PROBLEM TO WORK ON:
Update the entries from the line with "As we can see" up to and including the line with "591 millimetres" by changing "open notebook" to "spiral notebook", leaving everything else unchanged.

Records from a spatial question set:
■ ■ ■ ■ ■ ■ ■
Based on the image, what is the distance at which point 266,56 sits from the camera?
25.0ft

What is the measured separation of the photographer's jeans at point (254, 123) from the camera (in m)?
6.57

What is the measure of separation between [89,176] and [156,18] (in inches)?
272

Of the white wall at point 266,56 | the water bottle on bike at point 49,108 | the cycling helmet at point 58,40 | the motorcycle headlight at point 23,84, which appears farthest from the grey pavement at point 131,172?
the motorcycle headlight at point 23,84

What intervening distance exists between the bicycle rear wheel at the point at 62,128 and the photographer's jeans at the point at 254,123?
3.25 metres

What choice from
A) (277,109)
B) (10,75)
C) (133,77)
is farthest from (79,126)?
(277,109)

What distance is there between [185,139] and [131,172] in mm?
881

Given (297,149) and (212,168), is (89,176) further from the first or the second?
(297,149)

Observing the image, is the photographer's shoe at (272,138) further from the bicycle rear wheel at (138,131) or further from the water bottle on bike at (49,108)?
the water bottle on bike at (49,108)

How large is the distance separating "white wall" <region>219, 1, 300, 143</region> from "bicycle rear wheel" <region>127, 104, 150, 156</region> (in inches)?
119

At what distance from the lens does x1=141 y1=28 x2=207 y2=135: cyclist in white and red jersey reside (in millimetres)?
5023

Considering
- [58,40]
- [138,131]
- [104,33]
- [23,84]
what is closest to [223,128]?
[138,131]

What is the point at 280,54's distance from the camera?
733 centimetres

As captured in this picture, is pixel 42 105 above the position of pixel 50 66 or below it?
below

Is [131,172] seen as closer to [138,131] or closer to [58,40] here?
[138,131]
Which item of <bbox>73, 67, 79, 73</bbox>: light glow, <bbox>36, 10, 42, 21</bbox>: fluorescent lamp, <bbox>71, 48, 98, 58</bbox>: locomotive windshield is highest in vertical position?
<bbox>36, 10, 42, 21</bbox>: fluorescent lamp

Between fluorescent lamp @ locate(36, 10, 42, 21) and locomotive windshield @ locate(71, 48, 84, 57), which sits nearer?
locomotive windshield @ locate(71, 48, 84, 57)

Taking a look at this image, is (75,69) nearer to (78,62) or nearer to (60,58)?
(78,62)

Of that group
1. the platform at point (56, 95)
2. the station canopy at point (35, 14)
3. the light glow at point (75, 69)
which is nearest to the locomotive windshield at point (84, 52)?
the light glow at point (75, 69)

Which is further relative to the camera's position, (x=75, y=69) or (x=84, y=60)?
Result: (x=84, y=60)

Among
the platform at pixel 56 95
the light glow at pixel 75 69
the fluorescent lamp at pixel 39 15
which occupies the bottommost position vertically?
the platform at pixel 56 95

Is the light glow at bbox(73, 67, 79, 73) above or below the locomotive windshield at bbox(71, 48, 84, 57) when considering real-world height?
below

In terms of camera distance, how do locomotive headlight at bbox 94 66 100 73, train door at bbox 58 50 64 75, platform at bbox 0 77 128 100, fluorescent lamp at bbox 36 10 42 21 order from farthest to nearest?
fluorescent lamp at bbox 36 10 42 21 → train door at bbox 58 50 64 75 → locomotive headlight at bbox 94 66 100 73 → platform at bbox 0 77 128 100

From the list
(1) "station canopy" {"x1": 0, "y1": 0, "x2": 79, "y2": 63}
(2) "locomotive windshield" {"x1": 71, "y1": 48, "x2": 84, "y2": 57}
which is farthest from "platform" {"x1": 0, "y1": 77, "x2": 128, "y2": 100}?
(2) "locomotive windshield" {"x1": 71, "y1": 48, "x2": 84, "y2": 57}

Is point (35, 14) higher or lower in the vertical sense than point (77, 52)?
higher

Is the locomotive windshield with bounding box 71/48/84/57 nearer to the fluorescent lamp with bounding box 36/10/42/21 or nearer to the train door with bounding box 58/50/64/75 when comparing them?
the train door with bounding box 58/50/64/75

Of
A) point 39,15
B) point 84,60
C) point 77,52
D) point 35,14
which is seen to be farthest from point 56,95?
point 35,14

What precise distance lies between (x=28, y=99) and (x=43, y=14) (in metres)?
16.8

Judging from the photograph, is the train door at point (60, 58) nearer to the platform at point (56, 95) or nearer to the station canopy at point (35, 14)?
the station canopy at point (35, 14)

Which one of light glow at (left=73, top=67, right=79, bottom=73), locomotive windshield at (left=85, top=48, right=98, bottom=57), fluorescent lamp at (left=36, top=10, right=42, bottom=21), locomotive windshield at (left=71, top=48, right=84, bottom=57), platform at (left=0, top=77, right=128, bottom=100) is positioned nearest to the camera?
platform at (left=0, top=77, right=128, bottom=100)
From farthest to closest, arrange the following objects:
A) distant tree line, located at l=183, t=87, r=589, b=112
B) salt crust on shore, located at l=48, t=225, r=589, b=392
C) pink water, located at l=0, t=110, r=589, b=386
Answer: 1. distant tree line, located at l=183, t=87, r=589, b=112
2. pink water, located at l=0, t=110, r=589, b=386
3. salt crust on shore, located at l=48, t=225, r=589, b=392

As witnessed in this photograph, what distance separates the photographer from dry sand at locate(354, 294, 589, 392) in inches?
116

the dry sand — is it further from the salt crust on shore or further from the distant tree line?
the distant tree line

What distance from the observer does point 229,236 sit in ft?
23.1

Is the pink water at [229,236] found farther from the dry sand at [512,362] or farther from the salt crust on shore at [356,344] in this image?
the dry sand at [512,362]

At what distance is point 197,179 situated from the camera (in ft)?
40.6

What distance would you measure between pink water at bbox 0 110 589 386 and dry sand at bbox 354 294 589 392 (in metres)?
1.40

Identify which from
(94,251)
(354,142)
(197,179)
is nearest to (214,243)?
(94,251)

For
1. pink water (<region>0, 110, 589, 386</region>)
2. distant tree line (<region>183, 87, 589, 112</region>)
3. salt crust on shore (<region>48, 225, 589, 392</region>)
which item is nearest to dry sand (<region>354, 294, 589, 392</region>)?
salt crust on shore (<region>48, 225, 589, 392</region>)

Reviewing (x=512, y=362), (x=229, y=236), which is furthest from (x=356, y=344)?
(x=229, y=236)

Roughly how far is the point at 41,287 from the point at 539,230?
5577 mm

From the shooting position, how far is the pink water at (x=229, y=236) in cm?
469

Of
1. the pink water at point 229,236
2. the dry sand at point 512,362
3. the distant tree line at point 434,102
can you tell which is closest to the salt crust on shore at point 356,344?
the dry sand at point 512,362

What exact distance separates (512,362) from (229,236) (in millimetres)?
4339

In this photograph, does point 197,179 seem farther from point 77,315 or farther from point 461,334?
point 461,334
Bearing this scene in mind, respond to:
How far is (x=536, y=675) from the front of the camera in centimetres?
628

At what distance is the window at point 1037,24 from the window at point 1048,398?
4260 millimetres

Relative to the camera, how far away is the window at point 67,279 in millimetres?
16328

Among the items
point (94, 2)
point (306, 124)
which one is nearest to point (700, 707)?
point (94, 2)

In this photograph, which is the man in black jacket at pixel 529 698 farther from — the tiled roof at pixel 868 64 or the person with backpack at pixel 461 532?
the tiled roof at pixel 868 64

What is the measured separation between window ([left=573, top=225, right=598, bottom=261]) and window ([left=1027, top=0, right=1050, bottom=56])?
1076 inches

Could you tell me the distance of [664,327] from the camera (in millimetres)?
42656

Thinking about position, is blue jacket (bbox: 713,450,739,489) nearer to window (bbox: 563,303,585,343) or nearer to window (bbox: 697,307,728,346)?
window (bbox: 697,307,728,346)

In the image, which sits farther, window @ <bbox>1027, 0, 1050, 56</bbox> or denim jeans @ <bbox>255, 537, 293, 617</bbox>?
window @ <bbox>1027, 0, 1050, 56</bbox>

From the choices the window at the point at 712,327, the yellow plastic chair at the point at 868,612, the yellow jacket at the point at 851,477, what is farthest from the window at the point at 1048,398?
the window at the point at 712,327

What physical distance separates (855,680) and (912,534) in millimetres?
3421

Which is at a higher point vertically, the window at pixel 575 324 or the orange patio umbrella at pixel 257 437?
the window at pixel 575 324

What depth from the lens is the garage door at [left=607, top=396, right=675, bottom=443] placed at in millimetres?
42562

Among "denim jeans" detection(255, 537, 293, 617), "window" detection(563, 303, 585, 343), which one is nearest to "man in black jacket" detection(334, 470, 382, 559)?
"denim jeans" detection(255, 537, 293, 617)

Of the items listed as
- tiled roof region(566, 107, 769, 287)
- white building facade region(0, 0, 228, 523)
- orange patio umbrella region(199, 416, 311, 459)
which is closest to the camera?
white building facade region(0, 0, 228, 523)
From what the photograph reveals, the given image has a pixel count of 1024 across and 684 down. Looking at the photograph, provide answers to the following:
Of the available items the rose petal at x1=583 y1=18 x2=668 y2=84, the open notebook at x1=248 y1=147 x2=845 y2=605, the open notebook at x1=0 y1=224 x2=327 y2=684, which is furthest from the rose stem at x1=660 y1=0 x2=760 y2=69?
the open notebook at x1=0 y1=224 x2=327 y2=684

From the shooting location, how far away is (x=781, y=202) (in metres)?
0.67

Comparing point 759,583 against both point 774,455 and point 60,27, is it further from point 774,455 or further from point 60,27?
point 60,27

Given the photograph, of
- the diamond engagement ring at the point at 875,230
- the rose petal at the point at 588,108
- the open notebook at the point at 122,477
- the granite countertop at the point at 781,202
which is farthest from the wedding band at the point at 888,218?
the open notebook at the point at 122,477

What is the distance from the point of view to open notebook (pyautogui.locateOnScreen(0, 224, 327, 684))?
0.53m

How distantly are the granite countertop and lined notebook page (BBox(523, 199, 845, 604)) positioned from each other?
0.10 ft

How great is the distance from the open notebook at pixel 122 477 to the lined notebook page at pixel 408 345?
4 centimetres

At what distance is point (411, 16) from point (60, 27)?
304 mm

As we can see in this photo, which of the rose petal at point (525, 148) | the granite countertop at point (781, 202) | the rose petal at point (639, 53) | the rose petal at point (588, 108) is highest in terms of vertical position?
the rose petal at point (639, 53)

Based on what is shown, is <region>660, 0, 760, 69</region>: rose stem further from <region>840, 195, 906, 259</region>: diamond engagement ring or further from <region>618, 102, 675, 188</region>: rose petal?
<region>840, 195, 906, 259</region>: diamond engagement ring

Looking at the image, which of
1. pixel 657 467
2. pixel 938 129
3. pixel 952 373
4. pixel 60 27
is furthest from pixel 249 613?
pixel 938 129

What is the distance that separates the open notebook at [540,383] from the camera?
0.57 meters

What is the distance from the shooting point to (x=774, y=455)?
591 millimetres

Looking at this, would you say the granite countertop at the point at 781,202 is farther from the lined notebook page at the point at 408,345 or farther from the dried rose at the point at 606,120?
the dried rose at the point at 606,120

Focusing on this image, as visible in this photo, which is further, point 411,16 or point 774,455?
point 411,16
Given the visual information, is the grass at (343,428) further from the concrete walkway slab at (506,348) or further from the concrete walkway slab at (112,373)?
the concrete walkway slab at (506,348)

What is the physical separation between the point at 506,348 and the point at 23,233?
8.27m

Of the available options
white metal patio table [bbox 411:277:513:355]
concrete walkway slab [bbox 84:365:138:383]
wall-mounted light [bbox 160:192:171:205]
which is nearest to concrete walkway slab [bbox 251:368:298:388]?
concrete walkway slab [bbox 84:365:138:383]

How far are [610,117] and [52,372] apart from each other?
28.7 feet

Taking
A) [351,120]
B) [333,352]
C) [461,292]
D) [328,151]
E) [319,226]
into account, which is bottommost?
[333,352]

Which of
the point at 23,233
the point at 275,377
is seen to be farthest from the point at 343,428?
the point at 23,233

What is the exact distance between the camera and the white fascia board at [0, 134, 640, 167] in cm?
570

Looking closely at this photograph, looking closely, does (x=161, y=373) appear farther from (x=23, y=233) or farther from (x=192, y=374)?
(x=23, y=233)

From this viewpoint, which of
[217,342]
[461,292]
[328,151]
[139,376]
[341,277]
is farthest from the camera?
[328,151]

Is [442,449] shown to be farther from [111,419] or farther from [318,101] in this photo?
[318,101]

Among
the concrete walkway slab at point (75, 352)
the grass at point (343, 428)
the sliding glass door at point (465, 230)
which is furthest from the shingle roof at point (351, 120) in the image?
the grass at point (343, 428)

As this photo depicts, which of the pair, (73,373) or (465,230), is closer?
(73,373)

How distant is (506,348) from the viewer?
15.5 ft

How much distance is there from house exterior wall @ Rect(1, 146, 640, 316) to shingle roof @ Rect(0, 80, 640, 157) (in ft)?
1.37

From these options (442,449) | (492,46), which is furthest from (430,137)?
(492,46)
■ ■ ■ ■ ■ ■ ■
FULL OUTPUT:
As we can see in this photo, which of the rose petal at point (525, 148) | the granite countertop at point (781, 202) | the rose petal at point (639, 53) | the rose petal at point (588, 108) is highest in terms of vertical position?
the rose petal at point (639, 53)

Based on what is shown, is <region>660, 0, 760, 69</region>: rose stem further from <region>840, 195, 906, 259</region>: diamond engagement ring or further from <region>618, 102, 675, 188</region>: rose petal?
<region>840, 195, 906, 259</region>: diamond engagement ring

Looking at the image, which of
1. pixel 657 467
2. pixel 938 129
3. pixel 952 373
4. pixel 60 27
is furthest from pixel 249 613?
pixel 938 129

What is the distance that separates the spiral notebook at [540,383] from the camera?
0.57 meters

What is the distance from the shooting point to (x=774, y=455)?
591 millimetres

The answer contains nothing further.